_Task prompt:_ Locate each line below that contains the word "drawer" and copy those lines out in full.

_Information shown:_

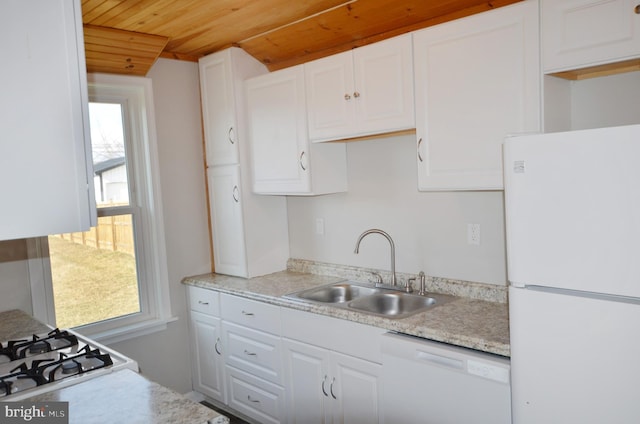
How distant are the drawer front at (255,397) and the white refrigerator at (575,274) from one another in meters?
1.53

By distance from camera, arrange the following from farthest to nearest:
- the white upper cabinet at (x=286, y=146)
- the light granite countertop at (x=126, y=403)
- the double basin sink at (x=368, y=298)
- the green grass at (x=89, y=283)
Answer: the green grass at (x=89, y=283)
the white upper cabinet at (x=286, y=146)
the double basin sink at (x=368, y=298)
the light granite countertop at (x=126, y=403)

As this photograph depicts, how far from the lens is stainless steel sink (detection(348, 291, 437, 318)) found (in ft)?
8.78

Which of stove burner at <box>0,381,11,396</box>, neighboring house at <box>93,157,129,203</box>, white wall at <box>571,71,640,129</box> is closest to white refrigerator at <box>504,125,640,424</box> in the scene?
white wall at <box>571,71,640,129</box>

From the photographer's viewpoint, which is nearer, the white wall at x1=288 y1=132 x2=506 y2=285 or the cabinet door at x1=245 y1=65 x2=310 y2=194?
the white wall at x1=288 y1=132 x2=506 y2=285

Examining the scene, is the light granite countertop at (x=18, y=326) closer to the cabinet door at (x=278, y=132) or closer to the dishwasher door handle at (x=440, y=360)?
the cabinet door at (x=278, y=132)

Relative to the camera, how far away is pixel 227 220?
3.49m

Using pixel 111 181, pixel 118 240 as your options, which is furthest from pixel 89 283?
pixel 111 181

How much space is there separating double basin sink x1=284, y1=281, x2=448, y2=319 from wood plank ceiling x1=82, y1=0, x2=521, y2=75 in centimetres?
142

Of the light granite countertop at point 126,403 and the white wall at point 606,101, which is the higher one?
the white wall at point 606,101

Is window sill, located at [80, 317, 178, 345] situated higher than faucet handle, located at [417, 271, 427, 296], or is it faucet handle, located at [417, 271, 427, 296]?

* * *

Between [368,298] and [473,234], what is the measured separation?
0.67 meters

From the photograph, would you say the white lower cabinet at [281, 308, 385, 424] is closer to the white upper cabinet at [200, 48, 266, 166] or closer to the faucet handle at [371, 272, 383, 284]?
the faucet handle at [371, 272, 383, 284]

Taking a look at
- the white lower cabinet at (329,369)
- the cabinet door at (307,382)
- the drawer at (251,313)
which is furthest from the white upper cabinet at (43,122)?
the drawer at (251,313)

* * *

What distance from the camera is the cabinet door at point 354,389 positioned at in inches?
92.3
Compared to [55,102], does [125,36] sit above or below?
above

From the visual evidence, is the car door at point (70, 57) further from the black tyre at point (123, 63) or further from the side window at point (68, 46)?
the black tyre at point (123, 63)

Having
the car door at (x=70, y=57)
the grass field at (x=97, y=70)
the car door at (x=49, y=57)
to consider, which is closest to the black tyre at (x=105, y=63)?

_Task answer:_
How distant are the drawer front at (255,397) and the white refrigerator at (575,274) from one another in meters?
- the drawer at (251,313)
the drawer at (251,313)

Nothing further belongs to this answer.